A record number of requests (35) were received under the ICC Expertise Rules in 2011. These Rules permit requests to be made for the proposal or appointment of an expert or the administration of expertise proceedings. The ICC was asked to propose an expert in 22 cases, to appoint an expert in 8 cases and to administer expertise proceedings in 5 cases. 11 of the requests for the proposal of an expert were made by arbitral tribunals acting under the ICC Rules of Arbitration; in such cases, the proposal is made free of charge.

The 35 requests involved a total of 90 parties from 36 countries as listed below.

The above-listed parties included 6 state entities.

8 of the cases for which ICC expertise services were requested in 2011 were multiparty cases. All but one of these cases involved three parties. The exception was a case involving a receiver and 18 national affiliates of a multinational group.

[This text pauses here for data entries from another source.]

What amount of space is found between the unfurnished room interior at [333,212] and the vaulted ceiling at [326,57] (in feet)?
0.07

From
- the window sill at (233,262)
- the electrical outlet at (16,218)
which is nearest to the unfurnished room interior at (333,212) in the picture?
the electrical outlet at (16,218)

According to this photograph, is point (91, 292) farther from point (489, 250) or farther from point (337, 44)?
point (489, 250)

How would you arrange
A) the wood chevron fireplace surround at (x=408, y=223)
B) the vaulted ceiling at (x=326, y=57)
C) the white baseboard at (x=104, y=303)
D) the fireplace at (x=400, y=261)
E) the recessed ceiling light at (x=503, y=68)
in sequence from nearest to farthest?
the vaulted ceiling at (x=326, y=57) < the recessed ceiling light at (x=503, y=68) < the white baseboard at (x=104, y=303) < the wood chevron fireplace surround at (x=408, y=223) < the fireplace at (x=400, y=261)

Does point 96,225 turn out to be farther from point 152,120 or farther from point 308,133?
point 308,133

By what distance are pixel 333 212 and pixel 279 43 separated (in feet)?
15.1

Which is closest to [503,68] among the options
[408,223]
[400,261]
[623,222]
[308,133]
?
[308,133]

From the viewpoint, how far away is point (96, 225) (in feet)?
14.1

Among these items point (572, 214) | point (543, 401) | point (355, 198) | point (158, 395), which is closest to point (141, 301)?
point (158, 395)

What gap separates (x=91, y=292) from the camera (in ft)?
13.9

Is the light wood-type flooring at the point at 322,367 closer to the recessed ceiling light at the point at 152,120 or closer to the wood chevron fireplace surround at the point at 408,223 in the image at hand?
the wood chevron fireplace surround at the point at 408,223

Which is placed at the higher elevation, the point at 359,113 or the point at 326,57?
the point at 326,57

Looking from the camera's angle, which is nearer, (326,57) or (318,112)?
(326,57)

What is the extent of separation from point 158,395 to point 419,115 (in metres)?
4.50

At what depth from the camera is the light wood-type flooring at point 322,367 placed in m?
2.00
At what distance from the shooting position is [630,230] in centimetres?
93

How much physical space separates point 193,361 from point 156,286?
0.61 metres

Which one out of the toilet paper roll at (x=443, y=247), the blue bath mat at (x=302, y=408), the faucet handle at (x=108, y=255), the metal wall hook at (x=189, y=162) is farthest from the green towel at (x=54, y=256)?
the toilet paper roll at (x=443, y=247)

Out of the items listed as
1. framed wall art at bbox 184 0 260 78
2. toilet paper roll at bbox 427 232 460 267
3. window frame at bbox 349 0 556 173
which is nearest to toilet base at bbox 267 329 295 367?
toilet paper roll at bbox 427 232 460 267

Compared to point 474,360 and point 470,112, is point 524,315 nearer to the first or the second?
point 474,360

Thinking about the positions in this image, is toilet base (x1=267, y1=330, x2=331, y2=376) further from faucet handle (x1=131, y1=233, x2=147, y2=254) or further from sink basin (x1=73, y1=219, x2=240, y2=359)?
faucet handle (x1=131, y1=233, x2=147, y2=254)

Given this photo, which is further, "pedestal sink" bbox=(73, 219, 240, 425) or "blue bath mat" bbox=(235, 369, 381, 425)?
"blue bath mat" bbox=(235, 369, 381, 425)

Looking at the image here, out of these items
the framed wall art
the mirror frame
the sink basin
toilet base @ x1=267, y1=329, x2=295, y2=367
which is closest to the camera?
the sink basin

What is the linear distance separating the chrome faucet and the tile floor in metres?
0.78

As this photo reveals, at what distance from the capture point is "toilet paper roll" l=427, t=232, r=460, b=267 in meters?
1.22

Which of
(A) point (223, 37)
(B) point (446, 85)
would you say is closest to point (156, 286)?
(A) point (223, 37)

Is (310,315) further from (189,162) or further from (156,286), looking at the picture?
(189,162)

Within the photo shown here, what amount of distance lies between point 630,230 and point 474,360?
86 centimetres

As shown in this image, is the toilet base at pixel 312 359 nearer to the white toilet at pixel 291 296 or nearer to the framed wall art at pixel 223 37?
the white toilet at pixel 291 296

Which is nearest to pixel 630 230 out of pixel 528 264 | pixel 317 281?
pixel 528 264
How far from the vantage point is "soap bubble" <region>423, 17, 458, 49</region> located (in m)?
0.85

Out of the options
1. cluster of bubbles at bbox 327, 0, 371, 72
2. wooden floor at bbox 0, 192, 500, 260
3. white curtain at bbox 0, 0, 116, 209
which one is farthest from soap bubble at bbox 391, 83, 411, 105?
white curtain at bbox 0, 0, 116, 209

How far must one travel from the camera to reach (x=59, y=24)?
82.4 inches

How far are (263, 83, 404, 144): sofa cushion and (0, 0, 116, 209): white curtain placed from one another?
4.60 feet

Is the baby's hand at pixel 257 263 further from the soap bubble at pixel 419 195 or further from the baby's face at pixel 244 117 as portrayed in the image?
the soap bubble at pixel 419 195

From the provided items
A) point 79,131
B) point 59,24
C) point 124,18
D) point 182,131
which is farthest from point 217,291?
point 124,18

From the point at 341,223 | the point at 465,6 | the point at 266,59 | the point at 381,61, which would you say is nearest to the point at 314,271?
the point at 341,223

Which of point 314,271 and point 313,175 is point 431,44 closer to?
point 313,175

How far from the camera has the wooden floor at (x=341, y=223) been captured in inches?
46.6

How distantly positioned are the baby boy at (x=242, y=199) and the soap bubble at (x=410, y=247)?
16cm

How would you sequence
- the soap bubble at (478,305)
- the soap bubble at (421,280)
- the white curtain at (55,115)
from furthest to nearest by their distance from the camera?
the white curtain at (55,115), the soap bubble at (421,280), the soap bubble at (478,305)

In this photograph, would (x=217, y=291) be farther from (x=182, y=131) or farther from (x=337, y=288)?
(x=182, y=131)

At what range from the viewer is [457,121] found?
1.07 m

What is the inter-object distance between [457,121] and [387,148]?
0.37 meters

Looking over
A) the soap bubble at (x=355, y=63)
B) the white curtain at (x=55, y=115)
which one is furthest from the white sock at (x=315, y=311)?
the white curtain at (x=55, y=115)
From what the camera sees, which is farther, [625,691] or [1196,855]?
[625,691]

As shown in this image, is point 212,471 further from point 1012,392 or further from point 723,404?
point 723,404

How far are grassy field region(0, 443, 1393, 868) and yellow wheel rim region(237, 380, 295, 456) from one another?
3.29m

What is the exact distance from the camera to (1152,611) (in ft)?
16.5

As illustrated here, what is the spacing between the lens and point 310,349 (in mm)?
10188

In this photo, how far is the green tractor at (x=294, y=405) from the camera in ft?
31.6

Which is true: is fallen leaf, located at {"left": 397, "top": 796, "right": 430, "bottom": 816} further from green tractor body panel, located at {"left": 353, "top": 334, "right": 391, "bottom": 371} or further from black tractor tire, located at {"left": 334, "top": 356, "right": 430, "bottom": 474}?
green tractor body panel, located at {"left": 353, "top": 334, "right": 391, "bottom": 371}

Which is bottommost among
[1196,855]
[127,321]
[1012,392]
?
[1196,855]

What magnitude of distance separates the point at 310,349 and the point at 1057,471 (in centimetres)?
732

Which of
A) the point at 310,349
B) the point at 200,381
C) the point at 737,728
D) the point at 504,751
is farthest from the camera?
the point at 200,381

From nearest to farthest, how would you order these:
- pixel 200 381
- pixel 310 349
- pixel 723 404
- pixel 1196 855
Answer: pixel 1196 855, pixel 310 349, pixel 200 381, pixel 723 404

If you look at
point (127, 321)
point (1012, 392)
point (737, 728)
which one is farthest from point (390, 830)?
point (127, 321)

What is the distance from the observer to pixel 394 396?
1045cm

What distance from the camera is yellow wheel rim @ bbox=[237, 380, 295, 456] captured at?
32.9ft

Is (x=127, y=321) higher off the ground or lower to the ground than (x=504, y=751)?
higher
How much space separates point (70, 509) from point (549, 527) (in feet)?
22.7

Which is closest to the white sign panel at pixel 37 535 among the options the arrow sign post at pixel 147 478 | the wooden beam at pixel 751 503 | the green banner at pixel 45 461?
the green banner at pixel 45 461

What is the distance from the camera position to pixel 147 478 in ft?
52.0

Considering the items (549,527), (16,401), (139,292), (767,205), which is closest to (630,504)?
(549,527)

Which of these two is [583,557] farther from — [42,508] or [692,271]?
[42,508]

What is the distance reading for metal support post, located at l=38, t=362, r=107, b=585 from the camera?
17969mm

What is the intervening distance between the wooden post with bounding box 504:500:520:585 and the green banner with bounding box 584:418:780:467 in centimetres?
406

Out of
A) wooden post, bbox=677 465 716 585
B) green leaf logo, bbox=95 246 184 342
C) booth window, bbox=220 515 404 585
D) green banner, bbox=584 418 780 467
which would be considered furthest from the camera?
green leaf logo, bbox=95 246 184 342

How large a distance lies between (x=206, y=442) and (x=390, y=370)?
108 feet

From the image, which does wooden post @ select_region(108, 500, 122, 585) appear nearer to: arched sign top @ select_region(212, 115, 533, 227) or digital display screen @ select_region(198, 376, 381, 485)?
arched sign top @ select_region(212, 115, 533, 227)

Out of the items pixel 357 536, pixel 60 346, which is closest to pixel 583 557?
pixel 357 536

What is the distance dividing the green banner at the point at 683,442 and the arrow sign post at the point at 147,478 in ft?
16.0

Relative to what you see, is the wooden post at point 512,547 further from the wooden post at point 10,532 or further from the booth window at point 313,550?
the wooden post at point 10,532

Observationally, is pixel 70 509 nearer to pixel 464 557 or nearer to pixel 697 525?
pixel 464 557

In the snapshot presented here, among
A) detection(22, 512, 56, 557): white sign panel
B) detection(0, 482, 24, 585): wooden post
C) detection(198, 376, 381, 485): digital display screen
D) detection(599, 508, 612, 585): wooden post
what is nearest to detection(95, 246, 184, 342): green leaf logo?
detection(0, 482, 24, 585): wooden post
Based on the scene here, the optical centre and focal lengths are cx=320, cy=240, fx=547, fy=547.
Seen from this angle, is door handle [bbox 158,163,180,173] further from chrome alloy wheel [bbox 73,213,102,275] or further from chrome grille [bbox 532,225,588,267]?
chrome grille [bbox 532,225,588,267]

The requests registered in 2011 led to the proposal or appointment of 52 experts of 18 nationalities (Austrian, British, Canadian, Danish, Dutch, Egyptian, French, German, Greek, Jordanian, Lebanese, Moroccan, New Zealand, Palestinian, Polish, South African, Swiss and US). The experts were required to provide technical expertise in 19 cases, financial expertise in 4 cases, legal expertise in 2 cases, and combinations of legal and technical expertise in 4 cases, financial and technical expertise in 1 case and legal and financial expertise in 1 case. They applied their expertise to a diverse range of economic activities, including agriculture and food, finance and insurance, construction and engineering, defence and security, energy, chemicals, industrial manufacturing, leisure and tourism, and transport.

DOCDEX

In 2011, as in 2010, 6 cases were filed under the ICC DOCDEX Rules. DOCDEX is a rapid procedure, conducted entirely in writing, in which a panel of three independent experts decide on a dispute relating to a letter of credit, bank-to-bank reimbursement, collection or guarantee. The parties in the 2011 cases came from Austria, China, France, Indonesia, Iran, Russia, Singapore, Switzerland, the United Arab Emirates, the USA and Vietnam.

DISPUTE BOARDS

Unlike the ICC's other dispute resolution rules, the ICC Dispute Board Rules do not provide for the administration of cases by the ICC but simply for the provision of specific services if and when required by parties that have set up or are wishing to set up dispute boards. Those services consist of the appointment of dispute board members, the resolution of challenges against dispute board members and the review of decisions issued by the dispute board. No parties establishing or operating dispute boards under the ICC Dispute Board Rules felt the need to call upon the ICC for any of these services in 2011.